What are the skills implications of the data revolution? We reflect about its impact on our day to day, and its link to recent research about how data analytics skills are creating value in UK businesses, and what this means for education and skills policy.
It has almost become a cliché to use mindboggling figures to illustrate how data is transforming the economy and society: billions of transactions in popular websites, years of content flowing through the internet, millions of devices generating streams of data day in and day out. But big as they may be, these numbers don't really give a sense of the actual applications of data, or of the effort and skills required to create value from it. They also hide the humans who (often if not always) generate the data and analyse it.
Maybe it's more fruitful to think about the way in which our lives at Nesta have been transformed by data. What are we doing at our jobs today that we couldn't have done, say, five years ago, when there was less data around?
Is it big data? Not really. Up until now, we haven’t had to run any Hadoop jobs (volume), store our data in NOSQL databases (variety) or work with streaming APIs (velocity), although we are getting there.
But that’s the wrong question anyway. Thinking of data in terms of size, or of the technology infrastructures required to create value from it can distract us from the truly important question: can we use this data to create value?

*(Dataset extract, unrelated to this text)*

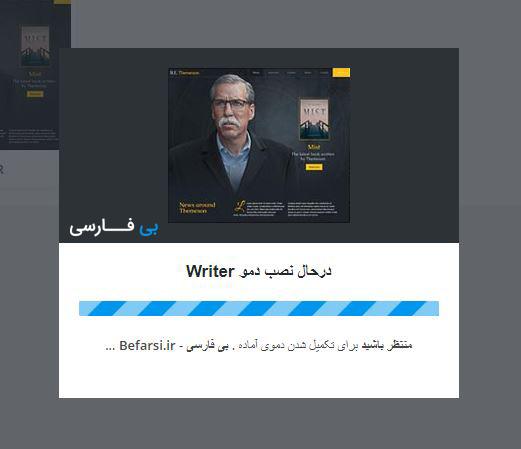 آموزش نصب دموهای آماده قالب betheme - بی فارسی
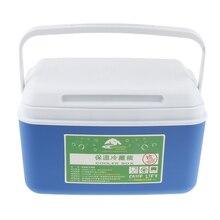 Напольное ведро льда напитки и ящик-охладитель для пищевых продуктов изолированный ящик 8л для домашнего автомобиля кемпинга пикника использования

We believe so. Our business is to understand the dynamics of innovation and propose actions to support it in a way that creates economic and social value, and data is helping us to do that much more effectively, measuring innovation phenomena in a way that would have been uneconomical or impossible before: for example, to track connectivity between participants at innovation events, map informal communities of innovators, or identify companies operating in sectors that are poorly captured by standard codes, such as video games. We are even using data to understand innovation in areas like the arts and culture which traditionally have had little quantitative analysis, like theatre and literature.
Innovation in data outputs helps us communicate research findings in a more compelling and enlightening way, and engage new audiences. Going forward, we want to create “self-service” applications that policymakers and other agents in the ecosystem (investors, entrepreneurs, etc.) can use to answer their burning questions, instead of having to rely on us to do it.

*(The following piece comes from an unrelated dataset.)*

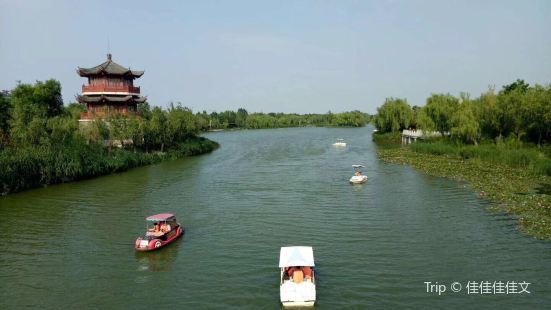 Honglian Lake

Doing all the above requires new skills: to get online data, clean it and wrangle it. Skills to put data in a shape that can be analysed, and skills to analyse it and visualise it. Also skills to understand the limitations and pitfalls of these news datasets.

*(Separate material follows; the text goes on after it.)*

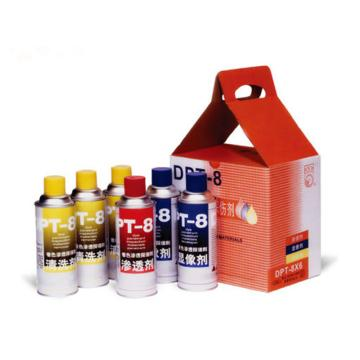 新美达 DPT-8着色渗透探伤剂500ml*6套装,渗透剂*1,显像剂*2,清洗剂*3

Without those skills, all that new data would be for nought, and might even be detrimental if, for example, it led us to make the wrong decisions, or recommend the wrong actions. As Nate Silver put it in the introduction to The Signal and The Noise, “Big data will produce progress – eventually. How quickly it does, and whether we regress in the meantime, will depend on us.”
Nesta’s new report in partnership with Creative Skillset, Skills of the Datavores, suggests that our personal and organisational experience with data – in terms of its opportunities and skills aspects - reflects the wider situation of other organisations in the UK. This has policy implications that we explore in Analytic Britain, a policy briefing that we have developed jointly with Universities UK.[1]
For starters, Skills of the Datavores shows that there isn’t a “one size fits all” for data: Different “data active” businesses are taking different approaches to creating value from data. We find:
We also find 30% of dataphobes who aren’t doing much with their data: apparently they have decided to give the data revolution a pass.
Our analysis of the impact of data in performance suggests that this is a big mistake: data-active companies, and particularly Datavores and Data Builders are significantly more productive than the Dataphobes, even after we control for other important firm level factors such as their sector, their age, their size and their self-reported levels of innovation.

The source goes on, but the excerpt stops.